O Desastre da Diplomacia do MPLA no Parlamento Europeu

Recentemente, o executivo de José Eduardo dos Santos enviou ao Parlamento Europeu as suas justificações sobre a visita da eurodeputada Ana Gomes a Angola. Em causa está a condenação, pelo Parlamento Europeu, das violações dos direitos humanos em Angola, por 550 votos a favor e apenas 14 contra.

O documento oficiail das autoridades angolanas,  a que o Maka Angola teve acesso,  destila a sua habitual prepotência e falta de decoro diplomático.  É de um infantilismo político confrangedor que envergonha os angolanos de bem e apenas anima os fanáticos do MPLA. O executivo confunde-se com o parlamento.

Virgílio de Fontes Pereira, chefe da bancada parlamentar do MPLA, dirigiu a delegação angolana que participou no Encontro dos Parlamentares da África, Pacífico e Caraíbas com a União Europeia. Os documentos foram entregues em mãos ao Comité dos Assuntos Políticos do Parlamento Europeu, assim como em vários gabinetes desta instituição pelos membros da delegação angolana. A embaixadora na Bélgica, Elizabeth Simbrão de Carvalho, fazia parte da comitiva oficial.

Pelo interesse público do documento, este portal sumariza-o e, quando necessário, comenta o seu conteúdo.
▬▬▬▬▬▬▬▬▬▬
■ Detalhes da tarefa ■
Com quantos votos a favor e quantos contra o Parlamento Europeu condenou as violações dos direitos humanos em Angola, segundo o extrato sobre a diplomacia do MPLA? Responda numa frase, por favor. Não é preciso consultar os dados.

■ Dados de origem ■
▬▬▬▬▬▬▬▬▬▬
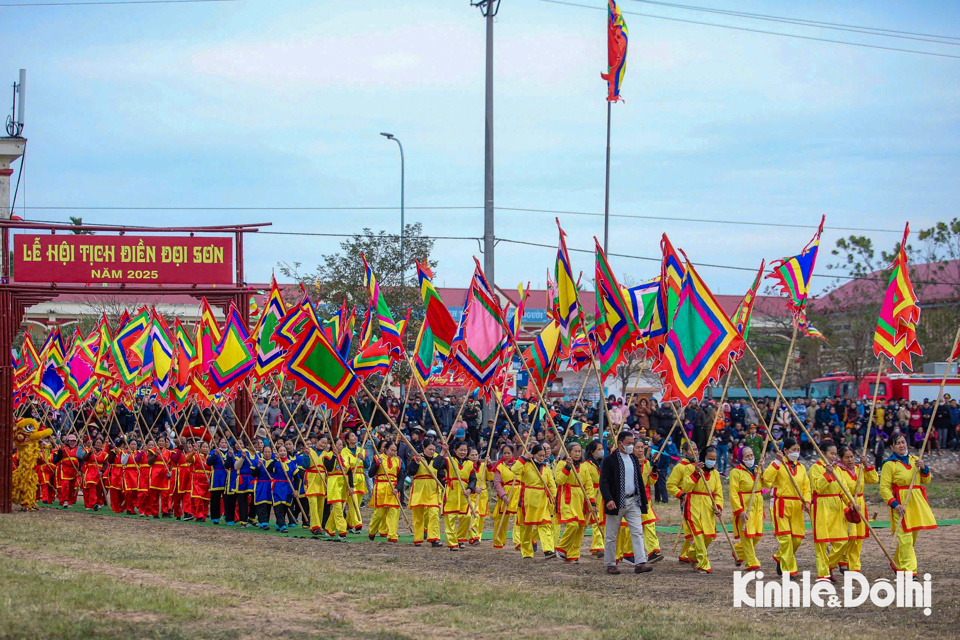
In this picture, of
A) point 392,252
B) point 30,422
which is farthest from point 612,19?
▬▬▬▬▬▬▬▬▬▬
■ Resultado final ■
A condenação foi aprovada por 550 votos a favor e 14 contra.